▶ **Listed entries**:
━━━━━━━━━━━━━━━━
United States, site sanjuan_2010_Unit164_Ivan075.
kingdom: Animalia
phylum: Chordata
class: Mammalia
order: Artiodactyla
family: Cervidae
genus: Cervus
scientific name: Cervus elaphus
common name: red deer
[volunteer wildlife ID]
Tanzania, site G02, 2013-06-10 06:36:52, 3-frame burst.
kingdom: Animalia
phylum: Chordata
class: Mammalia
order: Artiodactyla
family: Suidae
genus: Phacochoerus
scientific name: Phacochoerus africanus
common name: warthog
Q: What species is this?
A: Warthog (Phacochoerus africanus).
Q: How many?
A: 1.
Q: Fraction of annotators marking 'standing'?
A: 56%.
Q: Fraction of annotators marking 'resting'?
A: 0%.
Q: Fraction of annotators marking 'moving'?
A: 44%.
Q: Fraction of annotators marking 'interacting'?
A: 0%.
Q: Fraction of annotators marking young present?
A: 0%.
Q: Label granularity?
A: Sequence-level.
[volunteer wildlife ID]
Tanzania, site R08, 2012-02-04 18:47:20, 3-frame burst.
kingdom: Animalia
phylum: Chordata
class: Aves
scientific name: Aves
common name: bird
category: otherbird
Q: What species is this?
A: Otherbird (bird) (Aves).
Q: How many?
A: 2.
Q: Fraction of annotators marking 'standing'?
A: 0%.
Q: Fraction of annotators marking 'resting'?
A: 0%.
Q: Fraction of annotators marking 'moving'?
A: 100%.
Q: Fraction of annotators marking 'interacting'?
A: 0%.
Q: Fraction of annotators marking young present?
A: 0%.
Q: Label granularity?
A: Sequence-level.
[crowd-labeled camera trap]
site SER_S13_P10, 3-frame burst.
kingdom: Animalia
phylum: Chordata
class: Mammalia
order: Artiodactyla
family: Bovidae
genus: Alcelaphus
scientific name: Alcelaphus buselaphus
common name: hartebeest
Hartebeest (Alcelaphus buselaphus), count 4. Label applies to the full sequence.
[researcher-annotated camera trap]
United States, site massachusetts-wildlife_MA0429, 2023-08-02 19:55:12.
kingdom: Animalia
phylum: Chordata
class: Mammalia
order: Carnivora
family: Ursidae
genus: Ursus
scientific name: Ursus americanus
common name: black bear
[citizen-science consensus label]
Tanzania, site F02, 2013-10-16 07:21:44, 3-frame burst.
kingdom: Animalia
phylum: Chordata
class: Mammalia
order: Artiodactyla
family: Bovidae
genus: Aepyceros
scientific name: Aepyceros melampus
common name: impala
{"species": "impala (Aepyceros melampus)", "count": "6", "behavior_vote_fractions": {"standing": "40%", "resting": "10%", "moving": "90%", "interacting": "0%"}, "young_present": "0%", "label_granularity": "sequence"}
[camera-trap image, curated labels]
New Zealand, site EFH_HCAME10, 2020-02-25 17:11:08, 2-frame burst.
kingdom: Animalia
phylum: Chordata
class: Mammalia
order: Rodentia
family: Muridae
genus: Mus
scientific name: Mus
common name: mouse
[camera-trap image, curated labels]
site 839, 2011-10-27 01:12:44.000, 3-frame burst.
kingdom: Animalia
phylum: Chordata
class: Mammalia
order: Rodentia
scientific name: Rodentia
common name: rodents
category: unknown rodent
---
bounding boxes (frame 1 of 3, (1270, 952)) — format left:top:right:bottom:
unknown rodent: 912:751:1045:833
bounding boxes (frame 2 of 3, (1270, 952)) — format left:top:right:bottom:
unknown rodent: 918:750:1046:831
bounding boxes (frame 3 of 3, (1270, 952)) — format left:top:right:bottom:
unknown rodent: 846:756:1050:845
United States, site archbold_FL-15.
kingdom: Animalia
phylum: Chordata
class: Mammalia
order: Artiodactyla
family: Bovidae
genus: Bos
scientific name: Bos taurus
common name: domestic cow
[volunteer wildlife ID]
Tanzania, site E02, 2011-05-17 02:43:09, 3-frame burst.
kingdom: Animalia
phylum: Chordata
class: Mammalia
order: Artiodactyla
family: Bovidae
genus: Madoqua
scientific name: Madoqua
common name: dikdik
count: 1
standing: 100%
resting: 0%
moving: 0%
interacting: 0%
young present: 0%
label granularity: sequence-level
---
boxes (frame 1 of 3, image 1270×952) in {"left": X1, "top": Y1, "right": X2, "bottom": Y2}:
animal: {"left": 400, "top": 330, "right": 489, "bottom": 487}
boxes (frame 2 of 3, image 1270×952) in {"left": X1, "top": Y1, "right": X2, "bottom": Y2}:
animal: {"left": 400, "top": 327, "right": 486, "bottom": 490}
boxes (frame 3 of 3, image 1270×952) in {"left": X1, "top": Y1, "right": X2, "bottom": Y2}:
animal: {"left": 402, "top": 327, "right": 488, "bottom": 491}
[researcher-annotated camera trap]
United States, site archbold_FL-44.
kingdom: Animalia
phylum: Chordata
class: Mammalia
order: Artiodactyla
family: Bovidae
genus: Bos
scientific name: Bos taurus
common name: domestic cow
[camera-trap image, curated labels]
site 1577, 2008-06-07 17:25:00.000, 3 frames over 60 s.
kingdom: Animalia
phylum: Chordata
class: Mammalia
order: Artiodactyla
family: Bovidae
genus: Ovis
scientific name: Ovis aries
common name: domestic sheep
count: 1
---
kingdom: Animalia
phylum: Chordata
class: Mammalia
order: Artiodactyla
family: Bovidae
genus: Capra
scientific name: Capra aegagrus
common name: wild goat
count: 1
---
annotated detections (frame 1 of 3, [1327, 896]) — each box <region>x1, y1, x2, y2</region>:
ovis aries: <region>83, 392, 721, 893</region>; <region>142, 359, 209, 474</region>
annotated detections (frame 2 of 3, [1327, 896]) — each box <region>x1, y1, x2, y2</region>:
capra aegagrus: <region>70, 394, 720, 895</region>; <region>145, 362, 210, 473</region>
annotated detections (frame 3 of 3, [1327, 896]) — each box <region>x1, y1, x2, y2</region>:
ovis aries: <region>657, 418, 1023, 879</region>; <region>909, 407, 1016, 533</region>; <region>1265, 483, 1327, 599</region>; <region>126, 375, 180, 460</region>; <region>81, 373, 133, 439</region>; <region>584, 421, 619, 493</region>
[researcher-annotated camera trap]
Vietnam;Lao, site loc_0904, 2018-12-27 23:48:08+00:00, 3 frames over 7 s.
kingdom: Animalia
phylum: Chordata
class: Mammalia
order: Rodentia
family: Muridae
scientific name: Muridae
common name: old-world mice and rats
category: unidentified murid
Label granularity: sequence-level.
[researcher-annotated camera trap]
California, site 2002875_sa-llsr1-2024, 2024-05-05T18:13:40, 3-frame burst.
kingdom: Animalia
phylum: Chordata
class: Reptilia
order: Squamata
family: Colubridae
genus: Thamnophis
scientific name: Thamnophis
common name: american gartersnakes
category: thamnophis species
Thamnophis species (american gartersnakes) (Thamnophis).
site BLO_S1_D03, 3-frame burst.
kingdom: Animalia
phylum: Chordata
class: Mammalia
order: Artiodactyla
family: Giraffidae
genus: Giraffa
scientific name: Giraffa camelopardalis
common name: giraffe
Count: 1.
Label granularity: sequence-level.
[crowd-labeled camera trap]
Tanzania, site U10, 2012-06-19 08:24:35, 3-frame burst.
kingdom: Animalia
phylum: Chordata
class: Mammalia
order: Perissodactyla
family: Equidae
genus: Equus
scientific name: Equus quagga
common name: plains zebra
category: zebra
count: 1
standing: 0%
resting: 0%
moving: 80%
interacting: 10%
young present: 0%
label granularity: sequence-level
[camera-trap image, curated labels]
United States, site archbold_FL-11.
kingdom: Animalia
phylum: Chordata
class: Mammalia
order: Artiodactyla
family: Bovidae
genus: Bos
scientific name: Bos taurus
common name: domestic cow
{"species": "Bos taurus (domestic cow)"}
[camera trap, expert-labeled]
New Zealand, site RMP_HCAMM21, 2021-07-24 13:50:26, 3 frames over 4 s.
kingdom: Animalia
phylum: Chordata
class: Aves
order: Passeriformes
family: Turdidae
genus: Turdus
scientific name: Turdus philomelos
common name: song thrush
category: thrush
━━━━━━━━━━━━━━━━
▶ **Task goal**:
Scan the entries above for the string "Zealand" and copy each line that contains it.

▶ **Written reply**:
New Zealand, site EFH_HCAME10, 2020-02-25 17:11:08, 2-frame burst.
New Zealand, site RMP_HCAMM21, 2021-07-24 13:50:26, 3 frames over 4 s.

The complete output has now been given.